Directions for this task =
Copy out word for word the stretch of the data below, from the line containing "From these choices —" through the end of the data, with both ends included.

Data section =

____________________

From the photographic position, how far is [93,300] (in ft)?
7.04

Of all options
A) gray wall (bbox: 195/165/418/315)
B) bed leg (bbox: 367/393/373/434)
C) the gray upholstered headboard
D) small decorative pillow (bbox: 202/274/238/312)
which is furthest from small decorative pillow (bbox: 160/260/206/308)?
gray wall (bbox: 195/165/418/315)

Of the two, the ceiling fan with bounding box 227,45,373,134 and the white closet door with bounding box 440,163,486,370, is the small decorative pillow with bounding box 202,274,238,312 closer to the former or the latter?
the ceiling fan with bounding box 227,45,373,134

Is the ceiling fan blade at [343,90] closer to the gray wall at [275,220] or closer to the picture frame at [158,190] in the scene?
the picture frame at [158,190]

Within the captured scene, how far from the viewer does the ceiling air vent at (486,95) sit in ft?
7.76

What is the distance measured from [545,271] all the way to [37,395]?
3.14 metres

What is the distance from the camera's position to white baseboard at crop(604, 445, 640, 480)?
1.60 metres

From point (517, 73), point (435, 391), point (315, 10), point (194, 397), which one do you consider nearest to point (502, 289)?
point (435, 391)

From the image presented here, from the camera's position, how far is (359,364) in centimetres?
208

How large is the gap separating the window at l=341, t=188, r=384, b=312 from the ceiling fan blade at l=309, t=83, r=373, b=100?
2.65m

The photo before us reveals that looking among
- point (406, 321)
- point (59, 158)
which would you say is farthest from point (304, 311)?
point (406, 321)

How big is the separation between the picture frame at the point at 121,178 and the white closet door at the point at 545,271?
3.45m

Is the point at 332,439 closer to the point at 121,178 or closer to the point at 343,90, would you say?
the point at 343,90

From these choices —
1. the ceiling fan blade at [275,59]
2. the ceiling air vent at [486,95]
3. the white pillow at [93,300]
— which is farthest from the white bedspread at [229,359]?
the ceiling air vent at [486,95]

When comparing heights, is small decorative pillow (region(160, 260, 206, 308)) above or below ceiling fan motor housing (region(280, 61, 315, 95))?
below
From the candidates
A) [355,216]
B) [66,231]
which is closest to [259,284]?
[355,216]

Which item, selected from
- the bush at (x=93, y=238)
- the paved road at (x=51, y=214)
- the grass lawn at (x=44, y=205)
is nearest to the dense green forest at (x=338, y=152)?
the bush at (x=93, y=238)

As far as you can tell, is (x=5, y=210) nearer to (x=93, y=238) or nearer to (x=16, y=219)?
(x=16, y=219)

____________________

Task answer =
From these choices —
1. the ceiling fan blade at [275,59]
2. the ceiling air vent at [486,95]
3. the white pillow at [93,300]
— which is farthest from the white bedspread at [229,359]?
the ceiling air vent at [486,95]

When comparing heights, is small decorative pillow (region(160, 260, 206, 308)) above or below ceiling fan motor housing (region(280, 61, 315, 95))?
below
From the candidates
A) [355,216]
B) [66,231]
which is closest to [259,284]?
[355,216]

Which item, selected from
- the bush at (x=93, y=238)
- the paved road at (x=51, y=214)
- the grass lawn at (x=44, y=205)
is nearest to the dense green forest at (x=338, y=152)?
the bush at (x=93, y=238)

As far as you can tell, is (x=5, y=210) nearer to (x=93, y=238) or nearer to (x=16, y=219)?
(x=16, y=219)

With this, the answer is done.